In July 2005, Paul Durham returned to Linfield for a day



Durham returns to Linfield for a day

By ALLEN MOODY of the McMinnville N-R/News-Register, 7/14/2005
 
Most people in McMinnville know that they Linfield Wildcats are closing in on their 50th consecutive winning season in football and many would be able to tell you that Jay Locey is the Wildcats' head coach. 

There also are plenty of people in the area that could tell you who the head coach was when the Wildcats starting their streak of consecutive winning seasons - Paul Durham.

On Wednesday, a good-sized crowd of friends and former players gathered for a luncheon at Linfield College to pay tribute to Durham, who leaves his Hawaii home annually to return to the region for a week.

"It's a wonderful thrill," Durham said of seeing his former players. "I look forward to it. I don't know how could get any better."

Now in his early 90s, Durham is still sharp as ever and the former coach's speech was well-received and often interrupted by laughter at some of his stories, including several jabs at basketball referees. His son, Terry, was a former longtime NBA official and also was in attendance.

"We're in stitches listening to him," said Tigard's Bill Dressel, a former player of Durham's. "We have a speaker and then we let Paul speak so he can rebut any of the speakers and throw in his two cents worth."

Dressel said it was the ninth luncheon that was held for Durham and it's grown throughout the years.

"It started out being for anybody that played for Paul in all the years that he was football coach and then it involved into anybody that played for him or were friends of his," he said. "We just opened it up because people were asking if they could come. It's just a mutual admiration society of Paul. He's so amazing."

Durham, who also served as the sports editor for the News-Register for several years while coaching the Wildcats, said the thing he is most proud of is the type of players that he was able to recruit to represent Linfield.

"You have to have good people," he said. "A lot of them of them have done wonderful things after college. I claim a lot of them as my sons."

Durham became the athletics director at the University of Hawaii after leaving Linfield and has lived in Honolulu for the past 37 years.

"Obviously I think it's pretty nice," he said.

Durham said that he stays in touch with quite a few of his former players.
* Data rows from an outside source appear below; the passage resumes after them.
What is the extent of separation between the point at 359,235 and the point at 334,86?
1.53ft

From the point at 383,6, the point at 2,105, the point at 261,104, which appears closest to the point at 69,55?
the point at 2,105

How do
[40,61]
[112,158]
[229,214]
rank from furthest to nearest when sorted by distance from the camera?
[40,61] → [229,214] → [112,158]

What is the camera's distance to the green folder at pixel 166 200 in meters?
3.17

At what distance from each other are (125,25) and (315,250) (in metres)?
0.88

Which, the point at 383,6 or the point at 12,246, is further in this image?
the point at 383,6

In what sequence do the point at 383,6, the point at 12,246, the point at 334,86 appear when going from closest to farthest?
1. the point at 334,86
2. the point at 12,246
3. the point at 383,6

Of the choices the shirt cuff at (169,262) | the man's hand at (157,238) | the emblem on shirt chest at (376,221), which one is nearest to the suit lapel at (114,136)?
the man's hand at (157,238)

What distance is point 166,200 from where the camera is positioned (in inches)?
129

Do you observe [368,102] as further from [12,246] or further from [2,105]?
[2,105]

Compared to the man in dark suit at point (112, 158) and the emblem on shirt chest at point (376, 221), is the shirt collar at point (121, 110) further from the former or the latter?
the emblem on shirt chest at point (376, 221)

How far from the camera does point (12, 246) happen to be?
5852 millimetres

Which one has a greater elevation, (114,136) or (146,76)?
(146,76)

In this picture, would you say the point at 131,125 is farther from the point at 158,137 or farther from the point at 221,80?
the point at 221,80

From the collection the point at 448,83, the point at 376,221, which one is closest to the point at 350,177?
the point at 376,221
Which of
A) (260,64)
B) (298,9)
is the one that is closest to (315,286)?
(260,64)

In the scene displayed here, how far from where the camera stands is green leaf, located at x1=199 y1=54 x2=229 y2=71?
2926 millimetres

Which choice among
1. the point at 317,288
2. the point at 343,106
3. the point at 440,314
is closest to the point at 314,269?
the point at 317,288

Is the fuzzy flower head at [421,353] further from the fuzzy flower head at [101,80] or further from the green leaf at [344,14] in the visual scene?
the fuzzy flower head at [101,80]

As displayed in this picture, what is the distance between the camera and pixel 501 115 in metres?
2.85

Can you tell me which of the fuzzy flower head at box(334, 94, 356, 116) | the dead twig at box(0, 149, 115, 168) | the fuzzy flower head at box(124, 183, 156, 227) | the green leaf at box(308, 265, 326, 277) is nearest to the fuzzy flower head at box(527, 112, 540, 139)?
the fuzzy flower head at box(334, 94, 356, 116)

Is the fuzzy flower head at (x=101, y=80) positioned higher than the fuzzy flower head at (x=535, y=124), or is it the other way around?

"A lot of them come to Hawaii and we have lunch and tell a few lies," he said. "I'm lucky that way."

Durham may break with his tradition and make two trips to McMinnville this year, as his 1961 team, which was the first undefeated, untied team in school history, is being inducted into the Linfield Hall of Fame.

"I think they were the best team that I ever coached," Durham said. "That's my opinion."
While the event was winding down a number of players were making plans to be back next year for the 10th annual luncheon.

"Just seeing Paul is the highlight," Dressel said. "I see him once a year and seeing all the old coaches and players and hearing all the old stories is great. Every year you hear something new. It's a great reunion of Linfield players."

Durham said he appreciated the way the people of McMinnville treated him and wanted them to know that Mac will always have a special place in his heart.

"Thank you for being so nice to me and my family while I went to college here from 1932 to 1936 and when I lived here after that for 20 wonderful years," he said. "I was lucky."

Durham's official Linfield Hall of Fame biography:

Over 20 years since he left Linfield to become athletic director at the University of Hawaii, Wildcat coaches continue to pass down to their athletes Durham's positive values of sportsmanship and scholarship. Now retired and living in Honolulu, Durham coached football at Linfield for 20 seasons, compiling a disguished record of 122-51-10 (.694).

He guided the Wildcats to six conference titles and two appearances in the NAIA national championship game. His most outstanding seasons as coach came in 1961 and 1965. In 1961, Durham's Wildcats capped the first unbeaten, untied season in school history with a trip to the "Camellia Bowl" played in Sacramento, Calif. 

Linfield was the first school from the Northwest Conference to participate in the NAIA football playoffs. The Wildcats narrowly lost the national championship game, 12-7 to Pittsburg State of Kansas. Linfield again finished unbeaten and untied in 1965 and beat Sul Ross State 30-27 in the semifinals before losing to St. John's of Minnesota 33-0 in the so-called "Champion Bowl" played in Augusta, Ga. 

In the season-opening football game of 1967, Durham brought the Wildcats to Honolulu, where they beat the University of Hawaii, 15-13, at rainy Honolulu Stadium. After the season - Durham's last as a Linfield coach - Hawaii hired him as its athletic director thanks to that upset win and for other reasons.